MATERIAL FOR THIS TASK:
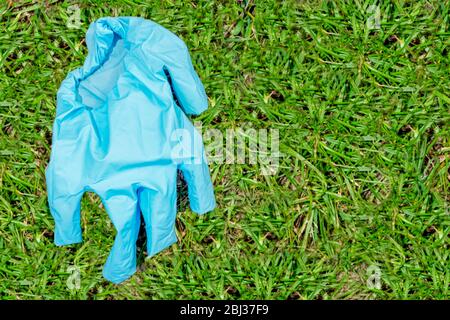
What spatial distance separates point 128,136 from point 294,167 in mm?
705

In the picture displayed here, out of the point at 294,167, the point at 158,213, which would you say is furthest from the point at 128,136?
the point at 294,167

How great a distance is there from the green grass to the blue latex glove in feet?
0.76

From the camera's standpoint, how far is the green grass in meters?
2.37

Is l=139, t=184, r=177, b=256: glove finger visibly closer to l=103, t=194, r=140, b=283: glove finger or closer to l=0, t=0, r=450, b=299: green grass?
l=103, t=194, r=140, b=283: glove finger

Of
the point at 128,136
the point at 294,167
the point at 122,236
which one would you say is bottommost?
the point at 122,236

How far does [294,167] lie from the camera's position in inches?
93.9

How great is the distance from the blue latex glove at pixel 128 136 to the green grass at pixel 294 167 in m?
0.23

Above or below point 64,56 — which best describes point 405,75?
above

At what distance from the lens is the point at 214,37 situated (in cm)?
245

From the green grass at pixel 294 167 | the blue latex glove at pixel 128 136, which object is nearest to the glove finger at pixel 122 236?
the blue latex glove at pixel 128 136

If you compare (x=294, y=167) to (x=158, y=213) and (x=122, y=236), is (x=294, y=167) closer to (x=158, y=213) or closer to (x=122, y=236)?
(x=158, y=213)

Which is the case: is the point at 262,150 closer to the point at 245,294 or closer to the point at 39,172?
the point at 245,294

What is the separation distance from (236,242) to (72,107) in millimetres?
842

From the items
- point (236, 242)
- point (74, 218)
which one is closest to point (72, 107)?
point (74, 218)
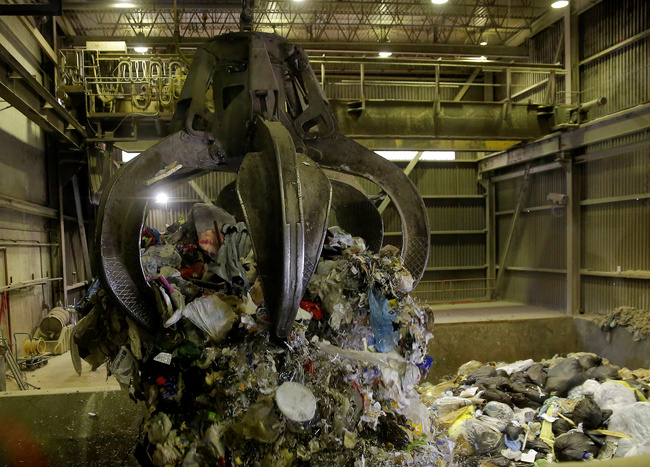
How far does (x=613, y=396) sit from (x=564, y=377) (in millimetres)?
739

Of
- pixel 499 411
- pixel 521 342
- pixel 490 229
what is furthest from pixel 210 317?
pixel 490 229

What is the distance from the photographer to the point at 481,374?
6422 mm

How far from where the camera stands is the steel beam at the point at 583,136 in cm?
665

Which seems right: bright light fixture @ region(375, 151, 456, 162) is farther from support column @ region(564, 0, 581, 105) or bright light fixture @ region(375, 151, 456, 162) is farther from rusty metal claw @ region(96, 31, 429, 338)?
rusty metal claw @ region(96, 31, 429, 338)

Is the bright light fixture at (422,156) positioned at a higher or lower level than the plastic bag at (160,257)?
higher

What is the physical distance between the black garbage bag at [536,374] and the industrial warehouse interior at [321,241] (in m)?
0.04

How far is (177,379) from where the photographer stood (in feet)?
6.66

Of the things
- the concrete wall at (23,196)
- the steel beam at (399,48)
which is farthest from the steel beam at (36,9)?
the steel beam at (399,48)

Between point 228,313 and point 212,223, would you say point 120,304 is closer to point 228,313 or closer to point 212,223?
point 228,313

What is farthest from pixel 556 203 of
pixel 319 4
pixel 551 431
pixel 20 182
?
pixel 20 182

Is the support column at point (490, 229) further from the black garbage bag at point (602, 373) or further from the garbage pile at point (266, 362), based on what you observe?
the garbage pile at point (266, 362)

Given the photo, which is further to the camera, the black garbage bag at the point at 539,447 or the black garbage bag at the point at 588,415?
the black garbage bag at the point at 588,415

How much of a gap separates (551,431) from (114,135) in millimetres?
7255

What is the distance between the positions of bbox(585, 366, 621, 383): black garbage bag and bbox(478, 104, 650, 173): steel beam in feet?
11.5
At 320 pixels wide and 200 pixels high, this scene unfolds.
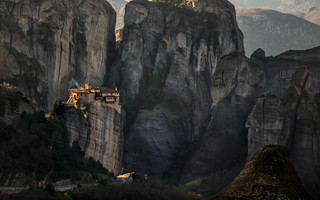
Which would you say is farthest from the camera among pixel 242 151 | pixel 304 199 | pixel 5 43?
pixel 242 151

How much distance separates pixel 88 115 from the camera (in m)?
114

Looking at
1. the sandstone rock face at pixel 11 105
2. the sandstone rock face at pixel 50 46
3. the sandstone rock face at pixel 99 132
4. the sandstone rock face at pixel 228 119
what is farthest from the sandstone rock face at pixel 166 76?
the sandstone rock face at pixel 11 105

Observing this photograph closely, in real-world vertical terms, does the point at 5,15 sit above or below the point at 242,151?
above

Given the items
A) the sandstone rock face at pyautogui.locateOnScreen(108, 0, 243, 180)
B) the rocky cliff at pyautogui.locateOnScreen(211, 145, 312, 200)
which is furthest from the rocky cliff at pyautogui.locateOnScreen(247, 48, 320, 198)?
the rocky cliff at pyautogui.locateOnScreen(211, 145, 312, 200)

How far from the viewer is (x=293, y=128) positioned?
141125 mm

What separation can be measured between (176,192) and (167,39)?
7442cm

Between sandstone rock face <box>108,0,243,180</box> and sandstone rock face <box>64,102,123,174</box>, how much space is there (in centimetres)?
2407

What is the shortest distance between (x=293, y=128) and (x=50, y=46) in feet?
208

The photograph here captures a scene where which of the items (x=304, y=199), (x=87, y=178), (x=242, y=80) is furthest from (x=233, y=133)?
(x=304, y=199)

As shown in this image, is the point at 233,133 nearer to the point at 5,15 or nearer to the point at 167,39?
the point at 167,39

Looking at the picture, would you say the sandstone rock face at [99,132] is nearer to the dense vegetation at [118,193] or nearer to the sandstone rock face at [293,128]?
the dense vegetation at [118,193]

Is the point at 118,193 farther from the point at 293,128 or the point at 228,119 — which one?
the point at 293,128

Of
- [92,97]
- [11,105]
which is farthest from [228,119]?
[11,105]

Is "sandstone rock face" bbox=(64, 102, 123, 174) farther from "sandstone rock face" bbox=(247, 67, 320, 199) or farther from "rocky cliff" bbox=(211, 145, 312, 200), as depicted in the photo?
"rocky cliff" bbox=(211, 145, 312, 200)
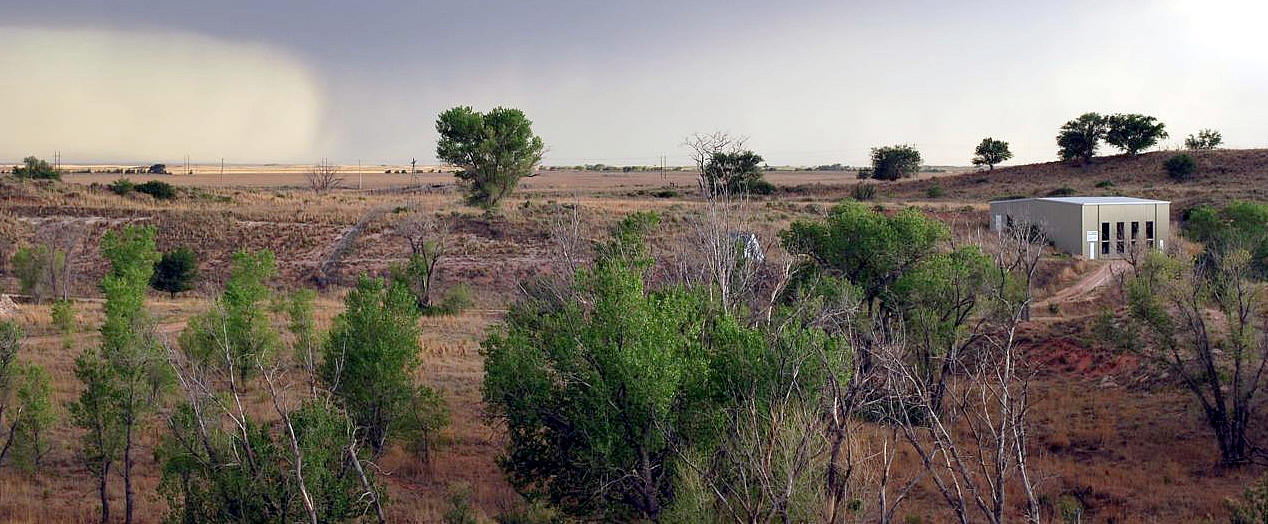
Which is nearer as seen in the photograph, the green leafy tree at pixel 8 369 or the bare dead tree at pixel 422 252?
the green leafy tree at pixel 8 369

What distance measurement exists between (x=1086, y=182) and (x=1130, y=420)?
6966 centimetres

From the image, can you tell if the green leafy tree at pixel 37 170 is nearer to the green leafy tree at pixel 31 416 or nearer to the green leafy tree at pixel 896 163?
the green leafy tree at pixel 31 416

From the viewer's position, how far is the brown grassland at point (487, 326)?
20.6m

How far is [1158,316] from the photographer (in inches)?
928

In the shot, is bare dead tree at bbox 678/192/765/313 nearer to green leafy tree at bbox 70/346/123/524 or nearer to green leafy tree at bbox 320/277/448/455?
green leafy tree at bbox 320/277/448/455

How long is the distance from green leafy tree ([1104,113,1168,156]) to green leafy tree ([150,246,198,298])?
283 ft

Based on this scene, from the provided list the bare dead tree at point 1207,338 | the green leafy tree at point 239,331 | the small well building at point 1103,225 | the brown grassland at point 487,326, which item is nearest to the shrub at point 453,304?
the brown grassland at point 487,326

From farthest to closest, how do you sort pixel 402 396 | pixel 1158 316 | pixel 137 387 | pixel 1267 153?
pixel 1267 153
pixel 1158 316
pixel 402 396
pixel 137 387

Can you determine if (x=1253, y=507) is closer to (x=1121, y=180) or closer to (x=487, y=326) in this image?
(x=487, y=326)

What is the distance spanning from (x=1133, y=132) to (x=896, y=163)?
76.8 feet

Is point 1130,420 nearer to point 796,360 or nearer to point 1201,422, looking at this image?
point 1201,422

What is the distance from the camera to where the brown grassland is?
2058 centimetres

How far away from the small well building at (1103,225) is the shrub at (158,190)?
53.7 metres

YOUR OBJECTIVE:
Rewrite all of the data above as a JSON list of strings, with one string for each line and no blank lines. Leave the pictures out.

FULL ANSWER:
[
  "What spatial distance separates point 128,136 from point 294,167 in mm?",
  "705",
  "In the picture displayed here, out of the point at 294,167, the point at 158,213, which would you say is furthest from the point at 128,136?",
  "the point at 294,167",
  "How great a distance is there from the green grass to the blue latex glove in feet?",
  "0.76",
  "From the camera's standpoint, how far is the green grass in meters?",
  "2.37",
  "Is l=139, t=184, r=177, b=256: glove finger visibly closer to l=103, t=194, r=140, b=283: glove finger or closer to l=0, t=0, r=450, b=299: green grass?",
  "l=103, t=194, r=140, b=283: glove finger",
  "Of",
  "the point at 128,136",
  "the point at 294,167",
  "the point at 122,236",
  "which one would you say is bottommost?",
  "the point at 122,236",
  "How far does [294,167] lie from the camera's position in inches?",
  "93.9",
  "How great is the distance from the blue latex glove at pixel 128 136 to the green grass at pixel 294 167 in m?",
  "0.23",
  "Above or below point 64,56 — which best describes point 405,75?",
  "above",
  "At what distance from the lens is the point at 214,37 situated (in cm)?",
  "245",
  "From the green grass at pixel 294 167 | the blue latex glove at pixel 128 136, which object is nearest to the glove finger at pixel 122 236?",
  "the blue latex glove at pixel 128 136",
  "If you compare (x=294, y=167) to (x=158, y=213) and (x=122, y=236), is (x=294, y=167) closer to (x=158, y=213) or closer to (x=122, y=236)?",
  "(x=158, y=213)",
  "Which is the case: is the point at 262,150 closer to the point at 245,294 or closer to the point at 39,172?",
  "the point at 245,294",
  "What is the separation distance from (236,242) to (72,107) in millimetres?",
  "842",
  "From the items",
  "- point (236, 242)",
  "- point (74, 218)",
  "which one is closest to point (72, 107)?",
  "point (74, 218)",
  "How far does (x=613, y=396) sit from (x=564, y=377) (in millimetres)?",
  "739",
  "Of",
  "- pixel 499 411",
  "- pixel 521 342",
  "- pixel 490 229",
  "what is furthest from pixel 210 317?",
  "pixel 490 229",
  "What is the distance from the photographer to the point at 481,374?",
  "6422 mm",
  "How far from where the camera stands is the steel beam at the point at 583,136 in cm?",
  "665",
  "Which seems right: bright light fixture @ region(375, 151, 456, 162) is farther from support column @ region(564, 0, 581, 105) or bright light fixture @ region(375, 151, 456, 162) is farther from rusty metal claw @ region(96, 31, 429, 338)?",
  "rusty metal claw @ region(96, 31, 429, 338)",
  "Is the bright light fixture at (422,156) positioned at a higher or lower level than the plastic bag at (160,257)?",
  "higher",
  "What is the physical distance between the black garbage bag at [536,374] and the industrial warehouse interior at [321,241] (in m)?",
  "0.04",
  "How far is (177,379) from where the photographer stood (in feet)?",
  "6.66",
  "Of the things",
  "- the concrete wall at (23,196)",
  "- the steel beam at (399,48)",
  "which is farthest from the steel beam at (36,9)?",
  "the steel beam at (399,48)",
  "Between point 228,313 and point 212,223, would you say point 120,304 is closer to point 228,313 or closer to point 212,223?",
  "point 228,313",
  "What is farthest from pixel 556 203 of",
  "pixel 319 4",
  "pixel 551 431",
  "pixel 20 182",
  "?",
  "pixel 20 182",
  "Is the support column at point (490, 229) further from the black garbage bag at point (602, 373) or further from the garbage pile at point (266, 362), based on what you observe?",
  "the garbage pile at point (266, 362)",
  "Given the photo, which is further to the camera, the black garbage bag at the point at 539,447 or the black garbage bag at the point at 588,415?",
  "the black garbage bag at the point at 588,415",
  "How much of a gap separates (551,431) from (114,135) in millimetres?",
  "7255",
  "What is the distance between the positions of bbox(585, 366, 621, 383): black garbage bag and bbox(478, 104, 650, 173): steel beam in feet?",
  "11.5",
  "At 320 pixels wide and 200 pixels high, this scene unfolds.",
  "Which would you say is farthest from the camera among pixel 242 151 | pixel 304 199 | pixel 5 43?",
  "pixel 242 151",
  "How much distance separates pixel 88 115 from the camera (in m)?",
  "114",
  "Looking at",
  "1. the sandstone rock face at pixel 11 105",
  "2. the sandstone rock face at pixel 50 46",
  "3. the sandstone rock face at pixel 99 132",
  "4. the sandstone rock face at pixel 228 119",
  "what is farthest from the sandstone rock face at pixel 166 76?",
  "the sandstone rock face at pixel 11 105",
  "Observing this photograph closely, in real-world vertical terms, does the point at 5,15 sit above or below the point at 242,151?",
  "above",
  "Given the items",
  "A) the sandstone rock face at pyautogui.locateOnScreen(108, 0, 243, 180)",
  "B) the rocky cliff at pyautogui.locateOnScreen(211, 145, 312, 200)",
  "which is furthest from the rocky cliff at pyautogui.locateOnScreen(247, 48, 320, 198)?",
  "the rocky cliff at pyautogui.locateOnScreen(211, 145, 312, 200)",
  "How far from the viewer is (x=293, y=128) positioned?",
  "141125 mm",
  "What separation can be measured between (176,192) and (167,39)?",
  "7442cm",
  "Between sandstone rock face <box>108,0,243,180</box> and sandstone rock face <box>64,102,123,174</box>, how much space is there (in centimetres)?",
  "2407",
  "What is the shortest distance between (x=293, y=128) and (x=50, y=46) in feet?",
  "208",
  "The photograph here captures a scene where which of the items (x=304, y=199), (x=87, y=178), (x=242, y=80) is furthest from (x=233, y=133)?",
  "(x=304, y=199)",
  "As shown in this image, is the point at 233,133 nearer to the point at 5,15 or nearer to the point at 167,39?",
  "the point at 167,39",
  "Looking at the picture, would you say the sandstone rock face at [99,132] is nearer to the dense vegetation at [118,193] or nearer to the sandstone rock face at [293,128]?",
  "the dense vegetation at [118,193]",
  "Is the point at 118,193 farther from the point at 293,128 or the point at 228,119 — which one?",
  "the point at 293,128",
  "Of",
  "- [92,97]",
  "- [11,105]",
  "which is farthest from [228,119]?",
  "[11,105]",
  "Is \"sandstone rock face\" bbox=(64, 102, 123, 174) farther from \"sandstone rock face\" bbox=(247, 67, 320, 199) or farther from \"rocky cliff\" bbox=(211, 145, 312, 200), as depicted in the photo?",
  "\"rocky cliff\" bbox=(211, 145, 312, 200)",
  "Which is nearer as seen in the photograph, the green leafy tree at pixel 8 369 or the bare dead tree at pixel 422 252?",
  "the green leafy tree at pixel 8 369",
  "What distance measurement exists between (x=1086, y=182) and (x=1130, y=420)?",
  "6966 centimetres",
  "From the image, can you tell if the green leafy tree at pixel 37 170 is nearer to the green leafy tree at pixel 31 416 or nearer to the green leafy tree at pixel 896 163?",
  "the green leafy tree at pixel 31 416",
  "From the viewer's position, how far is the brown grassland at point (487, 326)?",
  "20.6m",
  "How far is [1158,316] from the photographer (in inches)?",
  "928",
  "In the shot, is bare dead tree at bbox 678/192/765/313 nearer to green leafy tree at bbox 70/346/123/524 or nearer to green leafy tree at bbox 320/277/448/455?",
  "green leafy tree at bbox 320/277/448/455",
  "How long is the distance from green leafy tree ([1104,113,1168,156]) to green leafy tree ([150,246,198,298])?",
  "283 ft",
  "Based on this scene, from the provided list the bare dead tree at point 1207,338 | the green leafy tree at point 239,331 | the small well building at point 1103,225 | the brown grassland at point 487,326, which item is nearest to the shrub at point 453,304?",
  "the brown grassland at point 487,326",
  "From farthest to closest, how do you sort pixel 402 396 | pixel 1158 316 | pixel 137 387 | pixel 1267 153?",
  "pixel 1267 153",
  "pixel 1158 316",
  "pixel 402 396",
  "pixel 137 387",
  "Can you determine if (x=1253, y=507) is closer to (x=1121, y=180) or closer to (x=487, y=326) in this image?",
  "(x=487, y=326)",
  "What is the distance spanning from (x=1133, y=132) to (x=896, y=163)?",
  "76.8 feet",
  "Is point 1130,420 nearer to point 796,360 or nearer to point 1201,422, looking at this image?",
  "point 1201,422",
  "What is the distance from the camera to where the brown grassland is?",
  "2058 centimetres",
  "How far away from the small well building at (1103,225) is the shrub at (158,190)?",
  "53.7 metres"
]